An artwork that was defaced with faeces and markers has been cleaned up, and the exhibition will stay in the Company’s Garden, said curator of the Infecting the City Festival, Professor Jay Pather.
Infecting the City is a public art festival taking place all over the city this week.
Professor Pather, who is also the director at UCT’s Institute for Creative Art, said the photograph had been cleaned up but “it will definitely not be moved”.
The artwork, by CBD photographer Sydelle Willow Smith, is titled Un/Settled, and opened on Thursday November 7 as part of Infecting the City.
The project, which explores “whiteness” in South Africa, is the culmination of five years conversations, portraits, and interviews put together by Ms Smith, sometimes with writer Olivia Walton.
She had been notified on Tuesday November 12 that someone had rubbed human faeces all over her photo boards and written the word “fools” on the work.
Professor Pather said the work was not meant to be pretty. “We believe in public debate, and some people find it difficult to take it in. Public art isn’t new to the continent, but it is very powerful, and we deal with issues that are important, and we will keep doing it no matter what.”
He said Infecting the City was started 12 years ago to make art accessible to all, and every event, whether on the street, in a gallery or in a museum, will be free to the public.
“We believe public debate is healthy, but we are not naive about what happened. Art gets under people’s skin sometimes because it is provocative.”
Ms Smith said she was not fazed by the defacing of the public exhibition on whiteness, as it is an expression of engagement in a conversation which the country needs to have.
“Unlike an art gallery, there is a rawness to having your art in a public environment like the gardens.
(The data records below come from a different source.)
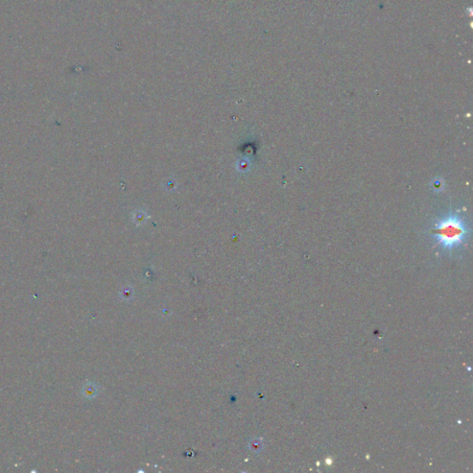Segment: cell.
<instances>
[{
	"label": "cell",
	"mask_w": 473,
	"mask_h": 473,
	"mask_svg": "<svg viewBox=\"0 0 473 473\" xmlns=\"http://www.w3.org/2000/svg\"><path fill=\"white\" fill-rule=\"evenodd\" d=\"M432 234L437 240V245L453 252L465 243L469 229L465 220L457 212H449L448 215L437 220Z\"/></svg>",
	"instance_id": "cell-1"
}]
</instances>
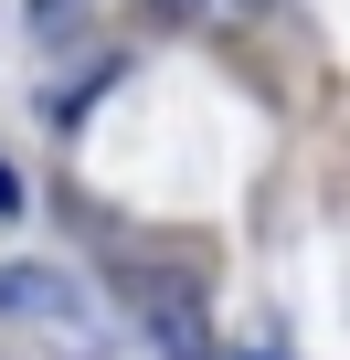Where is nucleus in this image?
I'll return each mask as SVG.
<instances>
[{"instance_id": "nucleus-3", "label": "nucleus", "mask_w": 350, "mask_h": 360, "mask_svg": "<svg viewBox=\"0 0 350 360\" xmlns=\"http://www.w3.org/2000/svg\"><path fill=\"white\" fill-rule=\"evenodd\" d=\"M159 11L192 32H244V22H265V0H159Z\"/></svg>"}, {"instance_id": "nucleus-2", "label": "nucleus", "mask_w": 350, "mask_h": 360, "mask_svg": "<svg viewBox=\"0 0 350 360\" xmlns=\"http://www.w3.org/2000/svg\"><path fill=\"white\" fill-rule=\"evenodd\" d=\"M0 318H22V328H43V339H64V349L96 339V307H85V286H75L64 265H0Z\"/></svg>"}, {"instance_id": "nucleus-5", "label": "nucleus", "mask_w": 350, "mask_h": 360, "mask_svg": "<svg viewBox=\"0 0 350 360\" xmlns=\"http://www.w3.org/2000/svg\"><path fill=\"white\" fill-rule=\"evenodd\" d=\"M11 212H22V169L0 159V223H11Z\"/></svg>"}, {"instance_id": "nucleus-1", "label": "nucleus", "mask_w": 350, "mask_h": 360, "mask_svg": "<svg viewBox=\"0 0 350 360\" xmlns=\"http://www.w3.org/2000/svg\"><path fill=\"white\" fill-rule=\"evenodd\" d=\"M127 307H138V328H149V349H159V360H223L213 307H202V286H192V276L138 265V276H127Z\"/></svg>"}, {"instance_id": "nucleus-6", "label": "nucleus", "mask_w": 350, "mask_h": 360, "mask_svg": "<svg viewBox=\"0 0 350 360\" xmlns=\"http://www.w3.org/2000/svg\"><path fill=\"white\" fill-rule=\"evenodd\" d=\"M64 11H85V0H32V22H43V32H54V22H64Z\"/></svg>"}, {"instance_id": "nucleus-4", "label": "nucleus", "mask_w": 350, "mask_h": 360, "mask_svg": "<svg viewBox=\"0 0 350 360\" xmlns=\"http://www.w3.org/2000/svg\"><path fill=\"white\" fill-rule=\"evenodd\" d=\"M234 360H287V339H276V328H255V339H244Z\"/></svg>"}]
</instances>
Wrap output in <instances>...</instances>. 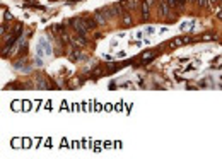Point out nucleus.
Listing matches in <instances>:
<instances>
[{"mask_svg":"<svg viewBox=\"0 0 222 159\" xmlns=\"http://www.w3.org/2000/svg\"><path fill=\"white\" fill-rule=\"evenodd\" d=\"M167 2L173 9H183L185 7V0H167Z\"/></svg>","mask_w":222,"mask_h":159,"instance_id":"nucleus-4","label":"nucleus"},{"mask_svg":"<svg viewBox=\"0 0 222 159\" xmlns=\"http://www.w3.org/2000/svg\"><path fill=\"white\" fill-rule=\"evenodd\" d=\"M196 2H198L202 7H205V5H207V0H196Z\"/></svg>","mask_w":222,"mask_h":159,"instance_id":"nucleus-14","label":"nucleus"},{"mask_svg":"<svg viewBox=\"0 0 222 159\" xmlns=\"http://www.w3.org/2000/svg\"><path fill=\"white\" fill-rule=\"evenodd\" d=\"M24 2H32V0H24Z\"/></svg>","mask_w":222,"mask_h":159,"instance_id":"nucleus-16","label":"nucleus"},{"mask_svg":"<svg viewBox=\"0 0 222 159\" xmlns=\"http://www.w3.org/2000/svg\"><path fill=\"white\" fill-rule=\"evenodd\" d=\"M212 2H217V0H212Z\"/></svg>","mask_w":222,"mask_h":159,"instance_id":"nucleus-18","label":"nucleus"},{"mask_svg":"<svg viewBox=\"0 0 222 159\" xmlns=\"http://www.w3.org/2000/svg\"><path fill=\"white\" fill-rule=\"evenodd\" d=\"M191 28H195V21H186L181 24V31H191Z\"/></svg>","mask_w":222,"mask_h":159,"instance_id":"nucleus-6","label":"nucleus"},{"mask_svg":"<svg viewBox=\"0 0 222 159\" xmlns=\"http://www.w3.org/2000/svg\"><path fill=\"white\" fill-rule=\"evenodd\" d=\"M188 41H190L188 38H176L171 45H173V46H179V45H185V43H188Z\"/></svg>","mask_w":222,"mask_h":159,"instance_id":"nucleus-8","label":"nucleus"},{"mask_svg":"<svg viewBox=\"0 0 222 159\" xmlns=\"http://www.w3.org/2000/svg\"><path fill=\"white\" fill-rule=\"evenodd\" d=\"M188 2H195V0H188Z\"/></svg>","mask_w":222,"mask_h":159,"instance_id":"nucleus-17","label":"nucleus"},{"mask_svg":"<svg viewBox=\"0 0 222 159\" xmlns=\"http://www.w3.org/2000/svg\"><path fill=\"white\" fill-rule=\"evenodd\" d=\"M159 12H161L162 17H169V14H171V5H169L167 0H161V2H159Z\"/></svg>","mask_w":222,"mask_h":159,"instance_id":"nucleus-2","label":"nucleus"},{"mask_svg":"<svg viewBox=\"0 0 222 159\" xmlns=\"http://www.w3.org/2000/svg\"><path fill=\"white\" fill-rule=\"evenodd\" d=\"M39 45L43 46V50H45V53H46V55H51V46H50V43H46L45 39H41V41H39Z\"/></svg>","mask_w":222,"mask_h":159,"instance_id":"nucleus-7","label":"nucleus"},{"mask_svg":"<svg viewBox=\"0 0 222 159\" xmlns=\"http://www.w3.org/2000/svg\"><path fill=\"white\" fill-rule=\"evenodd\" d=\"M147 32H149V34H152V32H154V28H152V26H149V28H147Z\"/></svg>","mask_w":222,"mask_h":159,"instance_id":"nucleus-15","label":"nucleus"},{"mask_svg":"<svg viewBox=\"0 0 222 159\" xmlns=\"http://www.w3.org/2000/svg\"><path fill=\"white\" fill-rule=\"evenodd\" d=\"M84 21H86V24H87L89 29H94L96 28V22H97V21H92V19H89V17H84Z\"/></svg>","mask_w":222,"mask_h":159,"instance_id":"nucleus-10","label":"nucleus"},{"mask_svg":"<svg viewBox=\"0 0 222 159\" xmlns=\"http://www.w3.org/2000/svg\"><path fill=\"white\" fill-rule=\"evenodd\" d=\"M149 5H150V2H144V3H142V17H144V19H149V16H150Z\"/></svg>","mask_w":222,"mask_h":159,"instance_id":"nucleus-3","label":"nucleus"},{"mask_svg":"<svg viewBox=\"0 0 222 159\" xmlns=\"http://www.w3.org/2000/svg\"><path fill=\"white\" fill-rule=\"evenodd\" d=\"M21 106H24V104H21V103H19V101H16V103H14V104H12V108H14V110H19V108H21Z\"/></svg>","mask_w":222,"mask_h":159,"instance_id":"nucleus-12","label":"nucleus"},{"mask_svg":"<svg viewBox=\"0 0 222 159\" xmlns=\"http://www.w3.org/2000/svg\"><path fill=\"white\" fill-rule=\"evenodd\" d=\"M154 55H156L154 51H149V53H144V55H142V62H150V60L154 58Z\"/></svg>","mask_w":222,"mask_h":159,"instance_id":"nucleus-9","label":"nucleus"},{"mask_svg":"<svg viewBox=\"0 0 222 159\" xmlns=\"http://www.w3.org/2000/svg\"><path fill=\"white\" fill-rule=\"evenodd\" d=\"M121 5H123L125 9H132V10H133V9L137 7V0H123Z\"/></svg>","mask_w":222,"mask_h":159,"instance_id":"nucleus-5","label":"nucleus"},{"mask_svg":"<svg viewBox=\"0 0 222 159\" xmlns=\"http://www.w3.org/2000/svg\"><path fill=\"white\" fill-rule=\"evenodd\" d=\"M80 58H82V55H80L79 51H74V53H72V60H74V62H77V60H80Z\"/></svg>","mask_w":222,"mask_h":159,"instance_id":"nucleus-11","label":"nucleus"},{"mask_svg":"<svg viewBox=\"0 0 222 159\" xmlns=\"http://www.w3.org/2000/svg\"><path fill=\"white\" fill-rule=\"evenodd\" d=\"M123 22H125V24H130V22H132V19H130L128 16H125V17H123Z\"/></svg>","mask_w":222,"mask_h":159,"instance_id":"nucleus-13","label":"nucleus"},{"mask_svg":"<svg viewBox=\"0 0 222 159\" xmlns=\"http://www.w3.org/2000/svg\"><path fill=\"white\" fill-rule=\"evenodd\" d=\"M70 22H72V26H74V28H75V31L79 32V34H82V36H84V34H86V31H87V29H89V28H87V24H86V21H84V19H72V21H70Z\"/></svg>","mask_w":222,"mask_h":159,"instance_id":"nucleus-1","label":"nucleus"}]
</instances>
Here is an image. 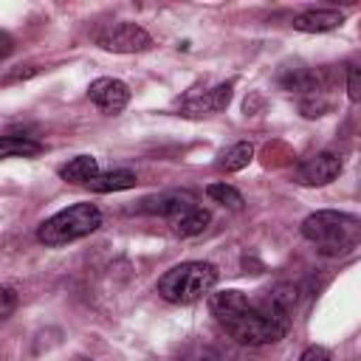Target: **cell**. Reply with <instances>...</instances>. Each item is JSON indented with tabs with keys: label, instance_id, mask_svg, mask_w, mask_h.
Returning <instances> with one entry per match:
<instances>
[{
	"label": "cell",
	"instance_id": "obj_7",
	"mask_svg": "<svg viewBox=\"0 0 361 361\" xmlns=\"http://www.w3.org/2000/svg\"><path fill=\"white\" fill-rule=\"evenodd\" d=\"M87 96H90V102H93L102 113L116 116V113H121V110L127 107V102H130V87H127L121 79L99 76V79L90 82Z\"/></svg>",
	"mask_w": 361,
	"mask_h": 361
},
{
	"label": "cell",
	"instance_id": "obj_16",
	"mask_svg": "<svg viewBox=\"0 0 361 361\" xmlns=\"http://www.w3.org/2000/svg\"><path fill=\"white\" fill-rule=\"evenodd\" d=\"M251 158H254V147L248 144V141H237L234 147H228L226 152H223V158H220V169L223 172H240V169H245L248 164H251Z\"/></svg>",
	"mask_w": 361,
	"mask_h": 361
},
{
	"label": "cell",
	"instance_id": "obj_6",
	"mask_svg": "<svg viewBox=\"0 0 361 361\" xmlns=\"http://www.w3.org/2000/svg\"><path fill=\"white\" fill-rule=\"evenodd\" d=\"M344 169V161L338 152H316L313 158H307L305 164H299L296 169V183L302 186H327L330 180H336Z\"/></svg>",
	"mask_w": 361,
	"mask_h": 361
},
{
	"label": "cell",
	"instance_id": "obj_15",
	"mask_svg": "<svg viewBox=\"0 0 361 361\" xmlns=\"http://www.w3.org/2000/svg\"><path fill=\"white\" fill-rule=\"evenodd\" d=\"M42 152V144L28 135H3L0 138V155L3 158H34Z\"/></svg>",
	"mask_w": 361,
	"mask_h": 361
},
{
	"label": "cell",
	"instance_id": "obj_20",
	"mask_svg": "<svg viewBox=\"0 0 361 361\" xmlns=\"http://www.w3.org/2000/svg\"><path fill=\"white\" fill-rule=\"evenodd\" d=\"M296 361H330V350L322 344H310L307 350H302V355Z\"/></svg>",
	"mask_w": 361,
	"mask_h": 361
},
{
	"label": "cell",
	"instance_id": "obj_11",
	"mask_svg": "<svg viewBox=\"0 0 361 361\" xmlns=\"http://www.w3.org/2000/svg\"><path fill=\"white\" fill-rule=\"evenodd\" d=\"M344 23V14L336 8H310L293 17V28L305 31V34H324V31H336Z\"/></svg>",
	"mask_w": 361,
	"mask_h": 361
},
{
	"label": "cell",
	"instance_id": "obj_19",
	"mask_svg": "<svg viewBox=\"0 0 361 361\" xmlns=\"http://www.w3.org/2000/svg\"><path fill=\"white\" fill-rule=\"evenodd\" d=\"M347 96L350 102H361V68H347Z\"/></svg>",
	"mask_w": 361,
	"mask_h": 361
},
{
	"label": "cell",
	"instance_id": "obj_3",
	"mask_svg": "<svg viewBox=\"0 0 361 361\" xmlns=\"http://www.w3.org/2000/svg\"><path fill=\"white\" fill-rule=\"evenodd\" d=\"M99 226H102V212L93 203H73L42 220L37 228V240L45 245H68L73 240L93 234Z\"/></svg>",
	"mask_w": 361,
	"mask_h": 361
},
{
	"label": "cell",
	"instance_id": "obj_4",
	"mask_svg": "<svg viewBox=\"0 0 361 361\" xmlns=\"http://www.w3.org/2000/svg\"><path fill=\"white\" fill-rule=\"evenodd\" d=\"M358 231V220L344 212L322 209L302 220V237L316 243L322 254H344L353 245V234Z\"/></svg>",
	"mask_w": 361,
	"mask_h": 361
},
{
	"label": "cell",
	"instance_id": "obj_5",
	"mask_svg": "<svg viewBox=\"0 0 361 361\" xmlns=\"http://www.w3.org/2000/svg\"><path fill=\"white\" fill-rule=\"evenodd\" d=\"M96 42L99 48L113 51V54H138L152 45V37L135 23H113L99 31Z\"/></svg>",
	"mask_w": 361,
	"mask_h": 361
},
{
	"label": "cell",
	"instance_id": "obj_1",
	"mask_svg": "<svg viewBox=\"0 0 361 361\" xmlns=\"http://www.w3.org/2000/svg\"><path fill=\"white\" fill-rule=\"evenodd\" d=\"M290 327V313L274 307L271 302H254V307L248 313H243L240 319H234L231 324H226L228 336L243 344V347H262V344H274L279 341Z\"/></svg>",
	"mask_w": 361,
	"mask_h": 361
},
{
	"label": "cell",
	"instance_id": "obj_2",
	"mask_svg": "<svg viewBox=\"0 0 361 361\" xmlns=\"http://www.w3.org/2000/svg\"><path fill=\"white\" fill-rule=\"evenodd\" d=\"M214 285H217V268L212 262L192 259L169 268L158 279V293L172 305H192L206 293H212Z\"/></svg>",
	"mask_w": 361,
	"mask_h": 361
},
{
	"label": "cell",
	"instance_id": "obj_21",
	"mask_svg": "<svg viewBox=\"0 0 361 361\" xmlns=\"http://www.w3.org/2000/svg\"><path fill=\"white\" fill-rule=\"evenodd\" d=\"M0 296H3V310H0V316H3V319H8V316H11V310H14V305H17V296H14V290H11V288H3V293H0Z\"/></svg>",
	"mask_w": 361,
	"mask_h": 361
},
{
	"label": "cell",
	"instance_id": "obj_12",
	"mask_svg": "<svg viewBox=\"0 0 361 361\" xmlns=\"http://www.w3.org/2000/svg\"><path fill=\"white\" fill-rule=\"evenodd\" d=\"M209 223H212V214L203 206H192V209L180 212L178 217H172V231L178 237H197L206 231Z\"/></svg>",
	"mask_w": 361,
	"mask_h": 361
},
{
	"label": "cell",
	"instance_id": "obj_13",
	"mask_svg": "<svg viewBox=\"0 0 361 361\" xmlns=\"http://www.w3.org/2000/svg\"><path fill=\"white\" fill-rule=\"evenodd\" d=\"M99 175V161L93 155H76L73 161H68L62 169H59V178L68 180V183H90L93 178Z\"/></svg>",
	"mask_w": 361,
	"mask_h": 361
},
{
	"label": "cell",
	"instance_id": "obj_14",
	"mask_svg": "<svg viewBox=\"0 0 361 361\" xmlns=\"http://www.w3.org/2000/svg\"><path fill=\"white\" fill-rule=\"evenodd\" d=\"M87 186H90L93 192H121V189H133V186H135V172H130V169L99 172Z\"/></svg>",
	"mask_w": 361,
	"mask_h": 361
},
{
	"label": "cell",
	"instance_id": "obj_9",
	"mask_svg": "<svg viewBox=\"0 0 361 361\" xmlns=\"http://www.w3.org/2000/svg\"><path fill=\"white\" fill-rule=\"evenodd\" d=\"M228 102H231V85L226 82V85H217L212 90L186 96L183 104H180V113L183 116H212V113L228 107Z\"/></svg>",
	"mask_w": 361,
	"mask_h": 361
},
{
	"label": "cell",
	"instance_id": "obj_17",
	"mask_svg": "<svg viewBox=\"0 0 361 361\" xmlns=\"http://www.w3.org/2000/svg\"><path fill=\"white\" fill-rule=\"evenodd\" d=\"M265 302H271L274 307L290 313V310L296 307V302H299V285H293V282H282V285H276L274 290H268Z\"/></svg>",
	"mask_w": 361,
	"mask_h": 361
},
{
	"label": "cell",
	"instance_id": "obj_8",
	"mask_svg": "<svg viewBox=\"0 0 361 361\" xmlns=\"http://www.w3.org/2000/svg\"><path fill=\"white\" fill-rule=\"evenodd\" d=\"M192 206H197V200H195L192 192L172 189V192H161V195H152V197L138 200L135 212H141V214H161V217H178L180 212H186Z\"/></svg>",
	"mask_w": 361,
	"mask_h": 361
},
{
	"label": "cell",
	"instance_id": "obj_18",
	"mask_svg": "<svg viewBox=\"0 0 361 361\" xmlns=\"http://www.w3.org/2000/svg\"><path fill=\"white\" fill-rule=\"evenodd\" d=\"M206 195H209L214 203H220V206L243 209V195H240L234 186H228V183H212V186L206 189Z\"/></svg>",
	"mask_w": 361,
	"mask_h": 361
},
{
	"label": "cell",
	"instance_id": "obj_10",
	"mask_svg": "<svg viewBox=\"0 0 361 361\" xmlns=\"http://www.w3.org/2000/svg\"><path fill=\"white\" fill-rule=\"evenodd\" d=\"M254 307V302L243 293V290H217L209 296V310L214 313V319L226 327L234 319H240L243 313H248Z\"/></svg>",
	"mask_w": 361,
	"mask_h": 361
},
{
	"label": "cell",
	"instance_id": "obj_22",
	"mask_svg": "<svg viewBox=\"0 0 361 361\" xmlns=\"http://www.w3.org/2000/svg\"><path fill=\"white\" fill-rule=\"evenodd\" d=\"M37 73V68H28V71H14V73H8L3 82L8 85V82H14V79H28V76H34Z\"/></svg>",
	"mask_w": 361,
	"mask_h": 361
}]
</instances>
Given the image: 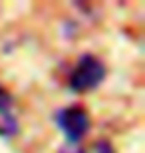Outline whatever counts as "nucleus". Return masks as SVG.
Returning <instances> with one entry per match:
<instances>
[{
  "label": "nucleus",
  "mask_w": 145,
  "mask_h": 153,
  "mask_svg": "<svg viewBox=\"0 0 145 153\" xmlns=\"http://www.w3.org/2000/svg\"><path fill=\"white\" fill-rule=\"evenodd\" d=\"M106 79V66L100 58L84 54L78 60L72 76H70V88L74 91H89Z\"/></svg>",
  "instance_id": "nucleus-1"
},
{
  "label": "nucleus",
  "mask_w": 145,
  "mask_h": 153,
  "mask_svg": "<svg viewBox=\"0 0 145 153\" xmlns=\"http://www.w3.org/2000/svg\"><path fill=\"white\" fill-rule=\"evenodd\" d=\"M56 123L70 143H78L89 131V115L82 105H68L56 111Z\"/></svg>",
  "instance_id": "nucleus-2"
},
{
  "label": "nucleus",
  "mask_w": 145,
  "mask_h": 153,
  "mask_svg": "<svg viewBox=\"0 0 145 153\" xmlns=\"http://www.w3.org/2000/svg\"><path fill=\"white\" fill-rule=\"evenodd\" d=\"M20 129L16 114H14V97L0 85V137L10 139Z\"/></svg>",
  "instance_id": "nucleus-3"
},
{
  "label": "nucleus",
  "mask_w": 145,
  "mask_h": 153,
  "mask_svg": "<svg viewBox=\"0 0 145 153\" xmlns=\"http://www.w3.org/2000/svg\"><path fill=\"white\" fill-rule=\"evenodd\" d=\"M94 153H115V149L107 139H101V141H97L94 145Z\"/></svg>",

For me, it is an expression of unspoken anger around the lack of honest conversations about identity and race in South Africa. There has been a dangerous use of Simunye [we are one], the rainbow nation myth, stronger together, rugby is going to save everything; without looking underneath, looking at the realities of how unequal society is.”
She said as someone who grew up in the years just after apartheid ended, she was told repeatedly that she was a child of the rainbow nation. “Yet, in South Africa, our relationships are largely mediated – affected, limited, constrained, corroded, delineated – by race. The history of white people on this soil is one so violent and greedy that I am required to justify my continued presence here as a white person, and as a photographer. “However this project is not a didactic speech or a proclamation. Un/Settled is a place of vulnerability, and also a place of curiosity. It is a record of a moment in our collective history worth recording, whose origins lie somewhere behind and among us, that can only be disrupted through honest engagement.”
The images in Government Avenue near the rose garden show participants of all walks of life and heritage, young and old. Ms Smith said she had included symbolic images of landscapes, reflecting ideas of ownership and dominion over land, history and place that are linked to the origins of settler colonialism and the continued sense of entitlement that many white South Africans carry with them.
“The project is participatory. The process I am both recording and undergoing – cannot be isolated from the world in which it happens: it is a conversation on many fronts, and the nature of that conversation will over time shape the work profoundly which is why I am publicly exhibiting the project. “
The City condemned any act of vandalism on public art, and said Ms Smith or any artist who had experienced this and wished to take it further could open a case with the police.
Iziko declined to comment on the matter. The artwork will be up until January 2020.